• **PAGE EXTRACT**
Skip to content

HSLdevcom/OpenTripPlanner-data-container

Repository files navigation

Build process for OpenTripPlanner-data-server and router specific OpenTripPlanner images

Build

This project:

Contains tools for fetching, building and deploying fresh opentripplanner data server and opentripplanner images for consumption by Digitransit maintained OTP version 2.x instances.

Main components

otp-data-builder

The actual data builder application. This is a node.js application that fetches and processes new gtfs/osm data. It's build around gulp and all separate steps of databuilding process can also be called directly from the source tree. The only required external dependency is docker. Docker is used for launching external commands that do for example data manipulation.

install gulp cli: yarn global add gulp-cli

install app deps: yarn

update osm data: ROUTER_NAME=hsl gulp osm:update

download new gtfs data for waltti: ROUTER_NAME=waltti gulp gtfs:dl

Configuration

It is possible to change the behaviour of the data builder by defining environment variables.

  • ROUTER_NAME defines for which router the data gets updated for.
  • DOCKER_USER defines username for authenticating to docker hub.
  • DOCKER_AUTH defines password for authenticating to docker hub.
  • (Optional, default v3 and tag based on date) DOCKER_TAG defines what will be the updated docker tag of the data server images in the remote container registry.
  • (Optional, default hsldevcom) ORG defines what organization images belong to in the remote container registry.
  • (Optional, default v3) SEED_TAG defines what version of the data storage should be used for seeding.
  • (Optional, default v2) OTP_TAG defines what version of OTP is used for testing, building graphs and deploying a new OTP image (postfixed with router name).
  • (Optional, default v3) TOOLS_TAG defines what version of otp-data-tools image is used for testing.
  • (Optional, default dev) BUILDER_TYPE used as a postfix to slack bot name
  • (Optional) SLACK_CHANNEL_ID defines to which slack channel the messages are sent to
  • (Optional) SLACK_ACCESS_TOKEN bearer token for slack messaging
  • (Optional, default {}) EXTRA_SRC defines gtfs src values that should be overridden or completely new src that should be added with unique id. Example format:
    • {"FOLI": {"url": "https://data.foli.fi/gtfs/gtfs.zip", "fit": false, "rules": ["router-waltti/gtfs-rules/waltti.rule"]}}
    • You can remove a src by including "remove": true, {"FOLI": {"remove": true}}
  • (Optional, default {}) EXTRA_UPDATERS defines router-config.json updater values that should be overridden or completely new updater that should be added with unique id. Example format:
    • {"turku-alerts": {"type": "real-time-alerts", "frequencySec": 30, "url": "https://foli-beta.nanona.fi/gtfs-rt/reittiopas", "feedId": "FOLI", "fuzzyTripMatching": true}}
    • You can remove a src by including "remove": true, {"turku-alerts": {"remove": true}}
  • (Optional, default {}) EXTRA_OSM can redefine OSM source URLs. For example: {"hsl": "https://tempserver.com/newhsl.pbf"}
  • (Optional) VERSION_CHECK is a comma-separated list of feedIds from which the GTFS data's feed_info.txt's file's feed_version field is parsed into a date object and it's checked if the data has been updated within the last 8 hours. If not, a message is sent to stdout (and slack, only monday-friday) to inform about usage of "old" data.

• **DATA EXTRACT**

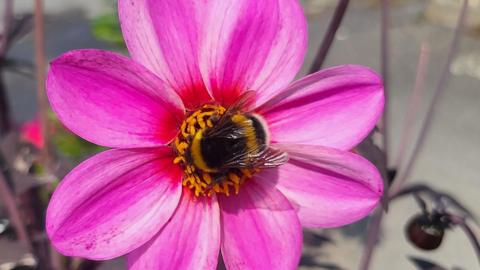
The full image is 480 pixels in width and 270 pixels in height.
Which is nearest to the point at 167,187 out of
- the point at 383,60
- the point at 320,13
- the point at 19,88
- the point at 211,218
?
the point at 211,218

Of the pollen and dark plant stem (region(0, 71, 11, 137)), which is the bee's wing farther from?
dark plant stem (region(0, 71, 11, 137))

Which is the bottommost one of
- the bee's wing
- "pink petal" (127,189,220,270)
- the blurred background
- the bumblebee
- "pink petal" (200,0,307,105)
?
the blurred background

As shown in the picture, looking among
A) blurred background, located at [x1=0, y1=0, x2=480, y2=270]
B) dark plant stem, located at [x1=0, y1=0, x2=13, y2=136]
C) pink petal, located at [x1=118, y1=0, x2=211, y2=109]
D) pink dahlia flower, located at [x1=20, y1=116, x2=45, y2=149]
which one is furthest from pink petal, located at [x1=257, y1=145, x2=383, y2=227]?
pink dahlia flower, located at [x1=20, y1=116, x2=45, y2=149]

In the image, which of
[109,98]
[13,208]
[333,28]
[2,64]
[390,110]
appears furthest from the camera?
[390,110]

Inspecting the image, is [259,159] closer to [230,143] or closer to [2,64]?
[230,143]

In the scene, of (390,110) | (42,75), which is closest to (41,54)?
(42,75)

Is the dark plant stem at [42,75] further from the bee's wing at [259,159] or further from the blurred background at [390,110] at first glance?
the bee's wing at [259,159]

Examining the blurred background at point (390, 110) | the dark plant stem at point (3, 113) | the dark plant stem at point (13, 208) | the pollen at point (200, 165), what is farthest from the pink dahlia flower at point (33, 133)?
the pollen at point (200, 165)
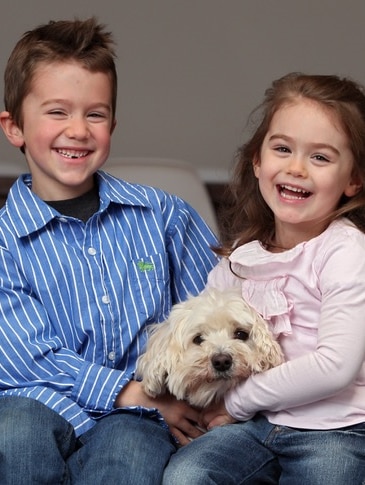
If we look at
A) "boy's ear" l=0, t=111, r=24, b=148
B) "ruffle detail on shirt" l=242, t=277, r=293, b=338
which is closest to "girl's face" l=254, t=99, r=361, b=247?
"ruffle detail on shirt" l=242, t=277, r=293, b=338

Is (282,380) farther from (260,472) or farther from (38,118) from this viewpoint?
(38,118)

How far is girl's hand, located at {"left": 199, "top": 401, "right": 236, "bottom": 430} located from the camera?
253 centimetres

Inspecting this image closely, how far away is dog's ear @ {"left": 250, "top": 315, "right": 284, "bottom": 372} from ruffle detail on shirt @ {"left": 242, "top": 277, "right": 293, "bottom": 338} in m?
0.03

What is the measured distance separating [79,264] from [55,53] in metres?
0.47

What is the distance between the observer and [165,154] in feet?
15.4

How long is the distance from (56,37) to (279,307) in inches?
32.0

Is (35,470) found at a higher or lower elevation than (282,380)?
lower

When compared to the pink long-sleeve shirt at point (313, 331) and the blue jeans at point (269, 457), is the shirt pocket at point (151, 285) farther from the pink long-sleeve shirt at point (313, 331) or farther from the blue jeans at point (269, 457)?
the blue jeans at point (269, 457)

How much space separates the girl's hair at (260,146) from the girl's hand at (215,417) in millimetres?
371

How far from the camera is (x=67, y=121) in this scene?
2734 millimetres

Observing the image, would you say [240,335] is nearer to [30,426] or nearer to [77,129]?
[30,426]

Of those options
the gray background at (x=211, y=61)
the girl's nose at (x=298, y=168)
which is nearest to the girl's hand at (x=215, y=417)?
the girl's nose at (x=298, y=168)

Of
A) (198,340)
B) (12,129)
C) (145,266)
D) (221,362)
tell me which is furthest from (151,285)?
(12,129)

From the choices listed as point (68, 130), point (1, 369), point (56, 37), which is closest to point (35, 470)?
point (1, 369)
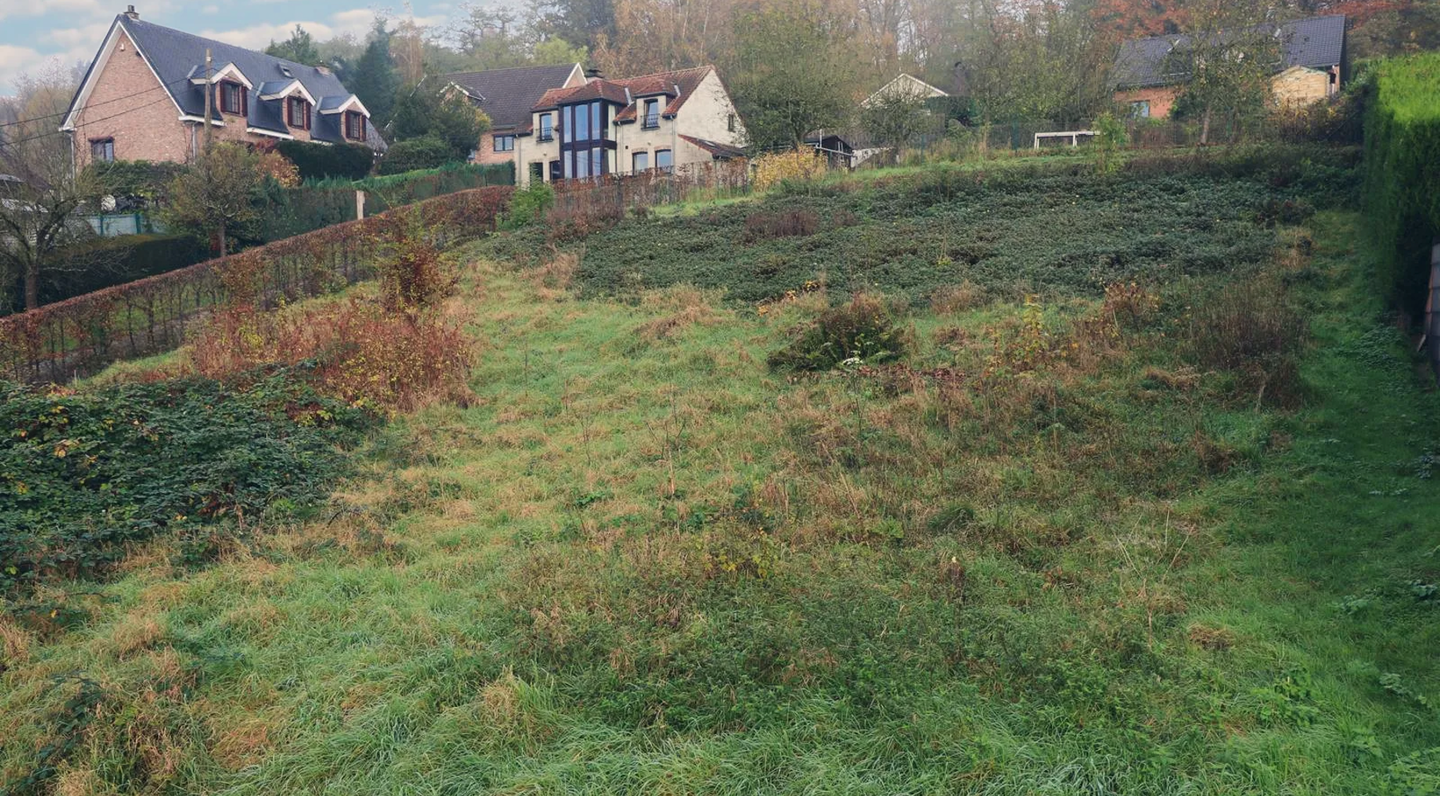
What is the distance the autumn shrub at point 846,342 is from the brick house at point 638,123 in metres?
28.0

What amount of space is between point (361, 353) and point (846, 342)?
20.2 feet

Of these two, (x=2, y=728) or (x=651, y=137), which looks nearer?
(x=2, y=728)

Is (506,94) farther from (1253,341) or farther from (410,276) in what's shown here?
(1253,341)

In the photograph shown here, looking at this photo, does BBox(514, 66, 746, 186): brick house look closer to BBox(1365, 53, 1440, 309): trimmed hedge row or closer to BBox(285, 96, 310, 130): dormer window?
BBox(285, 96, 310, 130): dormer window

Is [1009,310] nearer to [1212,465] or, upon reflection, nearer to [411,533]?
[1212,465]

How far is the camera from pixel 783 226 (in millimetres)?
18953

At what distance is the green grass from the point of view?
14.4 ft

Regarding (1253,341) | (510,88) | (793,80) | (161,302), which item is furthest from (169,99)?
(1253,341)

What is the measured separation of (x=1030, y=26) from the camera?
3178cm

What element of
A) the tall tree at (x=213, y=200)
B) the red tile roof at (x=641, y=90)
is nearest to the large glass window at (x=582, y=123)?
the red tile roof at (x=641, y=90)

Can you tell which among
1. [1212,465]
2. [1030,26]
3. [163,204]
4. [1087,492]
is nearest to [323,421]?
[1087,492]

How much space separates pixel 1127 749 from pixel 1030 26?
32.2 metres

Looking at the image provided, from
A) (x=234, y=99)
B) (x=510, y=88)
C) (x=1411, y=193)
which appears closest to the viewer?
(x=1411, y=193)

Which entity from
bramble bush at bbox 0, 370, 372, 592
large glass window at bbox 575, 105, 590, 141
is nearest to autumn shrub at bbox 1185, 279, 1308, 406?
bramble bush at bbox 0, 370, 372, 592
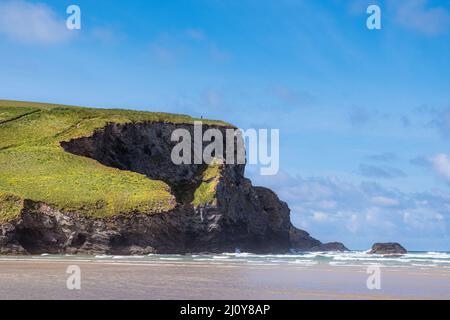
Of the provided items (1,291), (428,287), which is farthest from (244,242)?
(1,291)

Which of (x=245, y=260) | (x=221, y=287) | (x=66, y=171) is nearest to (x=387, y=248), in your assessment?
(x=66, y=171)

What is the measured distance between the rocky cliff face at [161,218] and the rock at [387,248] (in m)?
18.3

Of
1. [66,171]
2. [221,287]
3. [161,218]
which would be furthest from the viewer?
[66,171]

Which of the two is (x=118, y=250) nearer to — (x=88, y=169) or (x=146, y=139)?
(x=88, y=169)

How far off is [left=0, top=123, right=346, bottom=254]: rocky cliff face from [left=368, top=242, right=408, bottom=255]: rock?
60.1 ft

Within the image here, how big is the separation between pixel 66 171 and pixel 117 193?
1217 cm

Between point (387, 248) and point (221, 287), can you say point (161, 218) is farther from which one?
point (387, 248)

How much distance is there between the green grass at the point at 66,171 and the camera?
78.6m

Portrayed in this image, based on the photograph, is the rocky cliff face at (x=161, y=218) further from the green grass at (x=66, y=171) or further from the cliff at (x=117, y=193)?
the green grass at (x=66, y=171)

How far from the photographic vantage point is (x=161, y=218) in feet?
263

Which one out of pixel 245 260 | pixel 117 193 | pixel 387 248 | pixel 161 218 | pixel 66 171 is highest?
pixel 66 171

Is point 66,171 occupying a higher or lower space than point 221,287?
higher

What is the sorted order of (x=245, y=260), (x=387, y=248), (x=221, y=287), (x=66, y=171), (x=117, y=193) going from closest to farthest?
(x=221, y=287) < (x=245, y=260) < (x=117, y=193) < (x=66, y=171) < (x=387, y=248)

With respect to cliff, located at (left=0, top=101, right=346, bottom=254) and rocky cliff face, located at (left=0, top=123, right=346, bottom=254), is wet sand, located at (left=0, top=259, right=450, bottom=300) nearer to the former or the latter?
rocky cliff face, located at (left=0, top=123, right=346, bottom=254)
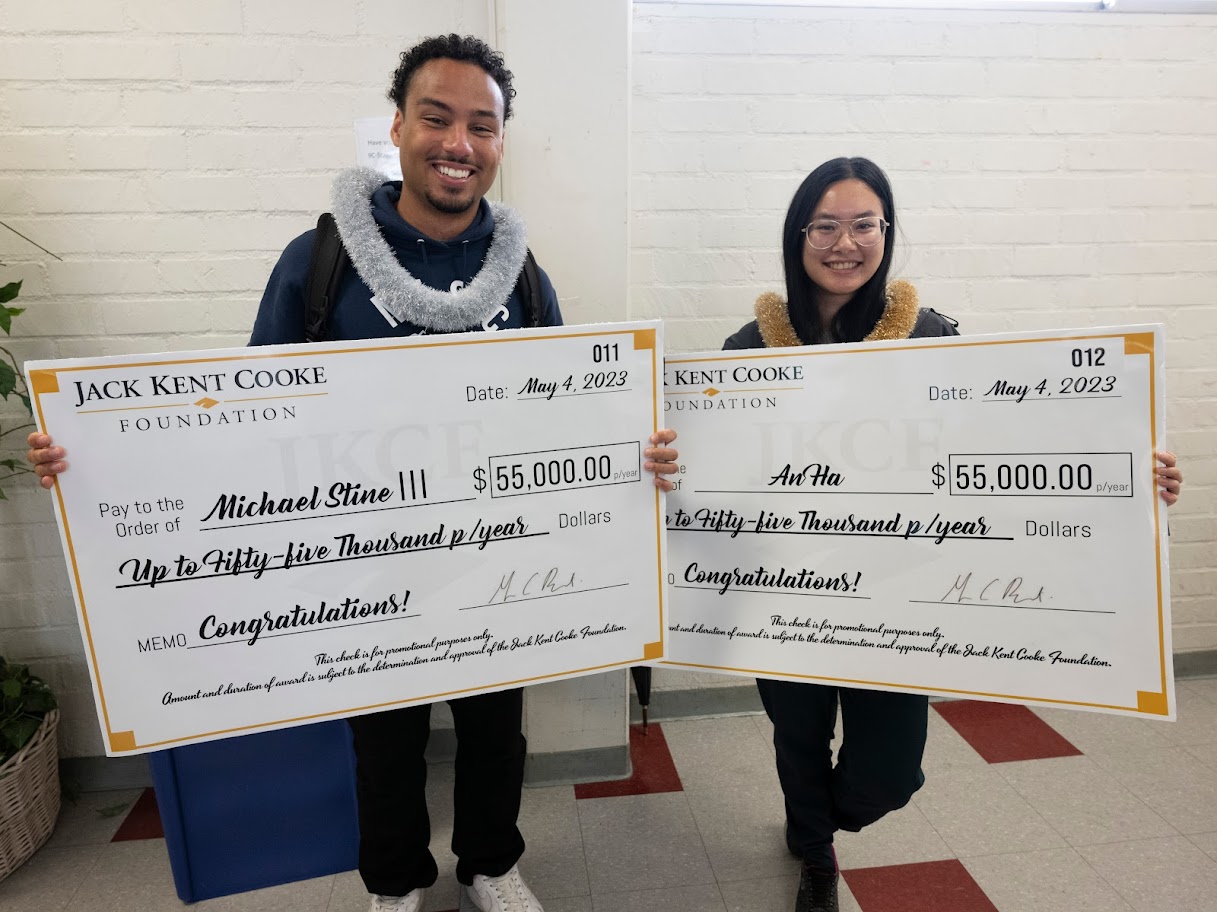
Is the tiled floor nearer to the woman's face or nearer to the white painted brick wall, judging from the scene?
the white painted brick wall

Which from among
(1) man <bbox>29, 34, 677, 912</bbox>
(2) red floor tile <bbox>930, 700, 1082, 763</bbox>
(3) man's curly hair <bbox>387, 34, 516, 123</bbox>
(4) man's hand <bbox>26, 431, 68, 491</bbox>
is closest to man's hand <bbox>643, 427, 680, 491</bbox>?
(1) man <bbox>29, 34, 677, 912</bbox>

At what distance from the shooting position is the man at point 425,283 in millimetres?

• **SET TASKS**
**A)** Answer these questions using the OpenTripPlanner data README.
(i) What is the only required external dependency of the data builder application?
(ii) What is the default value of ORG?
(iii) Within how many hours does VERSION_CHECK expect the data to have been updated?
**B)** Set down everything in the OpenTripPlanner data README from "update osm data: ROUTER_NAME=hsl" down to "used for seeding.", copied character for character.
You will not need the records.

• **EXPECTED RESPONSES**
**A)**
(i) Docker
(ii) hsldevcom
(iii) 8 hours

**B)**
update osm data: ROUTER_NAME=hsl gulp osm:update

download new gtfs data for waltti: ROUTER_NAME=waltti gulp gtfs:dl

Configuration

It is possible to change the behaviour of the data builder by defining environment variables.

  • ROUTER_NAME defines for which router the data gets updated for.
  • DOCKER_USER defines username for authenticating to docker hub.
  • DOCKER_AUTH defines password for authenticating to docker hub.
  • (Optional, default v3 and tag based on date) DOCKER_TAG defines what will be the updated docker tag of the data server images in the remote container registry.
  • (Optional, default hsldevcom) ORG defines what organization images belong to in the remote container registry.
  • (Optional, default v3) SEED_TAG defines what version of the data storage should be used for seeding.